>> Start PROVIDED DATA

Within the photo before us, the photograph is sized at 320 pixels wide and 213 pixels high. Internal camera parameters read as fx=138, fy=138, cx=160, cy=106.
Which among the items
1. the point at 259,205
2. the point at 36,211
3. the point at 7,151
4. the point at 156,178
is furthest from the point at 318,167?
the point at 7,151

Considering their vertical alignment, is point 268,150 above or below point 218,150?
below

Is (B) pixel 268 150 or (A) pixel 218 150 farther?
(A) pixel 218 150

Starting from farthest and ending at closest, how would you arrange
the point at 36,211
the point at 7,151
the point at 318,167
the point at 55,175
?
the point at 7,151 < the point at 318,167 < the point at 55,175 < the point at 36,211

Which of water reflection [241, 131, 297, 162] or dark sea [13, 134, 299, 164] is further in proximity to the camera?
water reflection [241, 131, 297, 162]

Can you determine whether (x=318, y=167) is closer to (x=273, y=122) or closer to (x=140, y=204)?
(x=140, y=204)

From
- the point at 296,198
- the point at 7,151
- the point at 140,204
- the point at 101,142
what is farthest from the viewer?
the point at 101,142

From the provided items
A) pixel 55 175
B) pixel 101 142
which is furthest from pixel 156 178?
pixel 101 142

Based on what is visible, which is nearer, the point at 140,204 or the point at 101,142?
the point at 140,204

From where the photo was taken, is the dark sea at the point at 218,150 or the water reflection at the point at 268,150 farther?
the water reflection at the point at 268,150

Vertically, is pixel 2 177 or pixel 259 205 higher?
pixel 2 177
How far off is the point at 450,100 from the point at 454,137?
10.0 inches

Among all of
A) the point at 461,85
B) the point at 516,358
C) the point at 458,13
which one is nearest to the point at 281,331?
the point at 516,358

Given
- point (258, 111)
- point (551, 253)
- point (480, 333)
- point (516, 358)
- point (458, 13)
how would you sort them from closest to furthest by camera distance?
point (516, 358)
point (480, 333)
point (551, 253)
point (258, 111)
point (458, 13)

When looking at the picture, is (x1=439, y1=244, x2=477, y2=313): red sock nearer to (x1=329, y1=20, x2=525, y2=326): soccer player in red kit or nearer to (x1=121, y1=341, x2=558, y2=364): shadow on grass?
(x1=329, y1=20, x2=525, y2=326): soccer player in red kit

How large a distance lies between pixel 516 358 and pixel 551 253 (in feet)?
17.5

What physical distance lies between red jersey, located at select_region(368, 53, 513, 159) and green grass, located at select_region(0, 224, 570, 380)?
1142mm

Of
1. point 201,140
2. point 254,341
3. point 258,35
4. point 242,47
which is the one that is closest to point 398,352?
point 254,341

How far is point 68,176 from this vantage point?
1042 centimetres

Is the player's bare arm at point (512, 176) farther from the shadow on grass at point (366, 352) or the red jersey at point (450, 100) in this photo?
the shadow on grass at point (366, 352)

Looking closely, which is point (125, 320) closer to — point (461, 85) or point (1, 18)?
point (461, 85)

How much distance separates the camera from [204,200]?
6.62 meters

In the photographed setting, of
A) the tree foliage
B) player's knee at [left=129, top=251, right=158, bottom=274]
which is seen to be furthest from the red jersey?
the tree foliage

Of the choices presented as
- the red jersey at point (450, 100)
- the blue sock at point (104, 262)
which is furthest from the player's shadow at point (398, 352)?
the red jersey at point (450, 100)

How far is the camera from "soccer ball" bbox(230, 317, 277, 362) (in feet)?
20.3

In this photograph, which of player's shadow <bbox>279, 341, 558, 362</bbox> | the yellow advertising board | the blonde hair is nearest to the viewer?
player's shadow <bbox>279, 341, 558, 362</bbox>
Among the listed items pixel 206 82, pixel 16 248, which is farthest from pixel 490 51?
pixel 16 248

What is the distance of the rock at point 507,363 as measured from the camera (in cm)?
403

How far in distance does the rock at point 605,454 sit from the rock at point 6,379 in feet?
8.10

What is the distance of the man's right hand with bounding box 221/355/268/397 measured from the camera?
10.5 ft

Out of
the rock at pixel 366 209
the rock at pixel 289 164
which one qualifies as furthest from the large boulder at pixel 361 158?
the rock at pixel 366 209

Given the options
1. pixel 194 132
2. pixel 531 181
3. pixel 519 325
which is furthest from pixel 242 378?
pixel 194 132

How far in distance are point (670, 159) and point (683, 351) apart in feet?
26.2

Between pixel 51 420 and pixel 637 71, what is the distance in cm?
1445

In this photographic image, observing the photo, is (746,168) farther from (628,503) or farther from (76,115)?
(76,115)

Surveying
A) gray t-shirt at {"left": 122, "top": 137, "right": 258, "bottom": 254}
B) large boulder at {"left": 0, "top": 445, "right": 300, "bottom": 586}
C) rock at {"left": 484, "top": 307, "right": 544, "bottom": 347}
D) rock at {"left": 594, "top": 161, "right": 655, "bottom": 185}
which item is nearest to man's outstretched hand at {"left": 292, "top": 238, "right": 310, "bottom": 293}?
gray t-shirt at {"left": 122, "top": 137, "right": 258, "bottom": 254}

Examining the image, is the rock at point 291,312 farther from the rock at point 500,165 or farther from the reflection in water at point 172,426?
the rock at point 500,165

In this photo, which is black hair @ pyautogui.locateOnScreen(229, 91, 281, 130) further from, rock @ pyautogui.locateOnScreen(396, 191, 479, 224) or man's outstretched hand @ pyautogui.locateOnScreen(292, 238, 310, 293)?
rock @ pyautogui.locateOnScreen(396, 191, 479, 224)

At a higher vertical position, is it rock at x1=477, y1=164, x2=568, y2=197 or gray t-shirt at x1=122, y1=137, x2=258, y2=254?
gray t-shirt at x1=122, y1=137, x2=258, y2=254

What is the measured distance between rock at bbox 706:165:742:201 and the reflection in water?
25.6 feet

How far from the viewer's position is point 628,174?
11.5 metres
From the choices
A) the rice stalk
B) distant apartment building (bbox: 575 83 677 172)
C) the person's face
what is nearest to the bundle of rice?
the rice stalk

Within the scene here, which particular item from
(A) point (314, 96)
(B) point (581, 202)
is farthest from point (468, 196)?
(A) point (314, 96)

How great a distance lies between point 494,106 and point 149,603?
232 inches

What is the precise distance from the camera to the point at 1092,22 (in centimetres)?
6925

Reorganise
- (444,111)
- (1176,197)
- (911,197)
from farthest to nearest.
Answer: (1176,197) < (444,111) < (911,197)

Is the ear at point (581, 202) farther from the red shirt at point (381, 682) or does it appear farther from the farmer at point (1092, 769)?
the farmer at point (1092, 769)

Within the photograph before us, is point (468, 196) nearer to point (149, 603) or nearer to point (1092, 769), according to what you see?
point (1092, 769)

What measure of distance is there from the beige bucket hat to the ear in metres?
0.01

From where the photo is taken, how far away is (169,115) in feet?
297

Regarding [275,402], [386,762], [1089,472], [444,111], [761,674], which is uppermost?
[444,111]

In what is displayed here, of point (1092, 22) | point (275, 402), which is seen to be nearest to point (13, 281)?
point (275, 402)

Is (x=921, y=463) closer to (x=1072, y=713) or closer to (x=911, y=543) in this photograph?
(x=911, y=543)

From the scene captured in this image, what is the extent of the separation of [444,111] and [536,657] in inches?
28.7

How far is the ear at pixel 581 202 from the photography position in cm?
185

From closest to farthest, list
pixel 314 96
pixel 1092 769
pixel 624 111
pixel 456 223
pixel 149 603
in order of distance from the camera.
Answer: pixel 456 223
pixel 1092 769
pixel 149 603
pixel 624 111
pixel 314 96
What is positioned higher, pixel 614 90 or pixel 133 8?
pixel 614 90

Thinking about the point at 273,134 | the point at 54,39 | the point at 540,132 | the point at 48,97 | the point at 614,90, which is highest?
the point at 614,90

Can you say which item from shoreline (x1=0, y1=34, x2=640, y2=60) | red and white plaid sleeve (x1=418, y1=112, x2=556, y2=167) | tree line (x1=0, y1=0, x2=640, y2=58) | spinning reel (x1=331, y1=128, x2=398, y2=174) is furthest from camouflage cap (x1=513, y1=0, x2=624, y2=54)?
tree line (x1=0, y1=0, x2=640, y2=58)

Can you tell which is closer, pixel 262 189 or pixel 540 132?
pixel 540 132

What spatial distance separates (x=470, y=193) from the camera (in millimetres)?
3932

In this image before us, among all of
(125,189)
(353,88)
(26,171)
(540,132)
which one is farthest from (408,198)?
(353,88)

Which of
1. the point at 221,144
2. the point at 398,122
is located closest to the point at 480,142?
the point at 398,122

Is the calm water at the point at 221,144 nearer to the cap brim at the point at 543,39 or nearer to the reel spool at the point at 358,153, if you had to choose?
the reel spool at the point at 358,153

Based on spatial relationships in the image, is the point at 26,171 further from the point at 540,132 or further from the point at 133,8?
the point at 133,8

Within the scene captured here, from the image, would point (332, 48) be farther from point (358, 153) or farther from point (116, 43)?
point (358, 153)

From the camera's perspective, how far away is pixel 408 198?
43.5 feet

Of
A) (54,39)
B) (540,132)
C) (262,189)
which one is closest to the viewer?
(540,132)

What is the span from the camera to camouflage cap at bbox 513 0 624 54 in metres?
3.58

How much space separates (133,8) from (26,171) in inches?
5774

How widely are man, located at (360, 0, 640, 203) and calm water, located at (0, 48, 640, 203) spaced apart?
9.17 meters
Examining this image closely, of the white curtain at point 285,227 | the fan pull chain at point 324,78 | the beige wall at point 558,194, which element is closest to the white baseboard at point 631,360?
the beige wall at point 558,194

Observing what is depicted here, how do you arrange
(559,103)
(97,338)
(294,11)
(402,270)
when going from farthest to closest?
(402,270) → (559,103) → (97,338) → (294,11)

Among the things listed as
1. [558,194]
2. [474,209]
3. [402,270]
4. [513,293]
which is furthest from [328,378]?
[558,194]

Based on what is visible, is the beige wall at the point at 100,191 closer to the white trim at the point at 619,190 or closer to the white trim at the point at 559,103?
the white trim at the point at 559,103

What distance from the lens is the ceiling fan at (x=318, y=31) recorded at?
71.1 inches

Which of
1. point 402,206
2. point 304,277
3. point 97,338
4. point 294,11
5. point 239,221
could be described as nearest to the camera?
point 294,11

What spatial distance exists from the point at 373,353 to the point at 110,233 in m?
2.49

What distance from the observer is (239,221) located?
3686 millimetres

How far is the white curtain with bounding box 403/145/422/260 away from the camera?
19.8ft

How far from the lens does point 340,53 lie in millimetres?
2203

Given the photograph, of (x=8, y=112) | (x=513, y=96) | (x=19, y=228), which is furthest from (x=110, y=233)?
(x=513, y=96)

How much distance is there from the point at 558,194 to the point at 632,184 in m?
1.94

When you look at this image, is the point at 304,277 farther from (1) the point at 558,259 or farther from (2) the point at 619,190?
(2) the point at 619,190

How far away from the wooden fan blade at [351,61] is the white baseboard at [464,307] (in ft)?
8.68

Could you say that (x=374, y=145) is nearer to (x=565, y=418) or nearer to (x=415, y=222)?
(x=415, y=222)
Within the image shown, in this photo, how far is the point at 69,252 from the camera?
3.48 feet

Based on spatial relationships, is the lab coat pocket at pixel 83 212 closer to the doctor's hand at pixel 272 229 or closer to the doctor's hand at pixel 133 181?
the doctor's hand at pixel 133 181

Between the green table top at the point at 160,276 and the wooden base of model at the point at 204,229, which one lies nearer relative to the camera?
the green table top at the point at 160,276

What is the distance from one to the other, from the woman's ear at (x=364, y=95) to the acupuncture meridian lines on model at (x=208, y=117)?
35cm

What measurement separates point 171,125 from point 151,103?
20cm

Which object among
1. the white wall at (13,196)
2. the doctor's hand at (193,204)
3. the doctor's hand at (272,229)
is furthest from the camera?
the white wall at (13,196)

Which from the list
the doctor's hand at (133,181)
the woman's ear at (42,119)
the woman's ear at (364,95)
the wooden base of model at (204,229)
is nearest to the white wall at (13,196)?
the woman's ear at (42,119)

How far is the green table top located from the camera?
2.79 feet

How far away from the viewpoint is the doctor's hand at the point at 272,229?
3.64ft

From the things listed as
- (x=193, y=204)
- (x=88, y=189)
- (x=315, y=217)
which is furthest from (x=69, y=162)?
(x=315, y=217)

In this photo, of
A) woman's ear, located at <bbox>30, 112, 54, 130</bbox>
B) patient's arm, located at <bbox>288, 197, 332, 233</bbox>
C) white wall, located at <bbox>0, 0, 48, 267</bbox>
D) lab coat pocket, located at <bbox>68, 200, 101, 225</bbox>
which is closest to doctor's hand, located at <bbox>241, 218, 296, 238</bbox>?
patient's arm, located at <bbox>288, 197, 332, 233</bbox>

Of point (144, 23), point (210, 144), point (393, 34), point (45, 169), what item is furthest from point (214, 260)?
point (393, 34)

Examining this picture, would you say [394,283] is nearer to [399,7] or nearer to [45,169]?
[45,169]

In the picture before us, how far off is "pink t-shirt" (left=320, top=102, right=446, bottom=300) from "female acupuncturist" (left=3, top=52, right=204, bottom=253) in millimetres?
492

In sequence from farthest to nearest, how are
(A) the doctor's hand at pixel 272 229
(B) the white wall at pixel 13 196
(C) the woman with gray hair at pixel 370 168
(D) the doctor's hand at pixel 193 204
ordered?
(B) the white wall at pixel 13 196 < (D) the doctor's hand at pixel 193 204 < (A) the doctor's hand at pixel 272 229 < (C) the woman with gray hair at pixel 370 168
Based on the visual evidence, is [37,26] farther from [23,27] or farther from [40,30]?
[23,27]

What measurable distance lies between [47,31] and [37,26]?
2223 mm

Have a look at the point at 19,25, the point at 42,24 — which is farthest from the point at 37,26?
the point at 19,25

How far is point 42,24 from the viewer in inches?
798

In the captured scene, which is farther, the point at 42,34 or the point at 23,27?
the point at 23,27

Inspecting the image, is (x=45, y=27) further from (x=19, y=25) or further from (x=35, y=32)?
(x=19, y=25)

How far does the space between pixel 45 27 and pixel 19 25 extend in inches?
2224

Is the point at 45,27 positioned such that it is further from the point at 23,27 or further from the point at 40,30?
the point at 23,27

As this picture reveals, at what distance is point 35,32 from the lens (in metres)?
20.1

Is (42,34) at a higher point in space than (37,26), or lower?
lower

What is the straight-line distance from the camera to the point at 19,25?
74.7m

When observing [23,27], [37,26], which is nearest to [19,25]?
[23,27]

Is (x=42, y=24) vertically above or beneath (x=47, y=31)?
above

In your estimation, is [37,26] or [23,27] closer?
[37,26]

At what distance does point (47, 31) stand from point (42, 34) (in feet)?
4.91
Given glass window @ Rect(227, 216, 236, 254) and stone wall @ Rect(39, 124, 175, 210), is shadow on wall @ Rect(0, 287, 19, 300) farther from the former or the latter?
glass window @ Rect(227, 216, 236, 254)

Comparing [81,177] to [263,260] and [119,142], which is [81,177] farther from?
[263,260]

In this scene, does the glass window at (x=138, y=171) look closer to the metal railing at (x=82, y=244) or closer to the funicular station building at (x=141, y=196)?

>> End PROVIDED DATA

TASK DETAILS: Your output consists solely of the lines from the one with "Is (42,34) at" through the last line, copied exactly.

WRITTEN REPLY:
Is (42,34) at a higher point in space than (37,26), or lower?
lower

What is the straight-line distance from the camera to the point at 19,25?
74.7m

When observing [23,27], [37,26], which is nearest to [19,25]?
[23,27]

Is (x=42, y=24) vertically above or beneath (x=47, y=31)?
above

In your estimation, is [37,26] or [23,27] closer?
[37,26]

At what distance does point (47, 31) stand from point (42, 34) (in feet)?
4.91
Given glass window @ Rect(227, 216, 236, 254) and stone wall @ Rect(39, 124, 175, 210), is shadow on wall @ Rect(0, 287, 19, 300) farther from the former or the latter?
glass window @ Rect(227, 216, 236, 254)

Comparing [81,177] to [263,260] and [119,142], which is [81,177] farther from?
[263,260]

In this scene, does the glass window at (x=138, y=171) look closer to the metal railing at (x=82, y=244) or closer to the funicular station building at (x=141, y=196)?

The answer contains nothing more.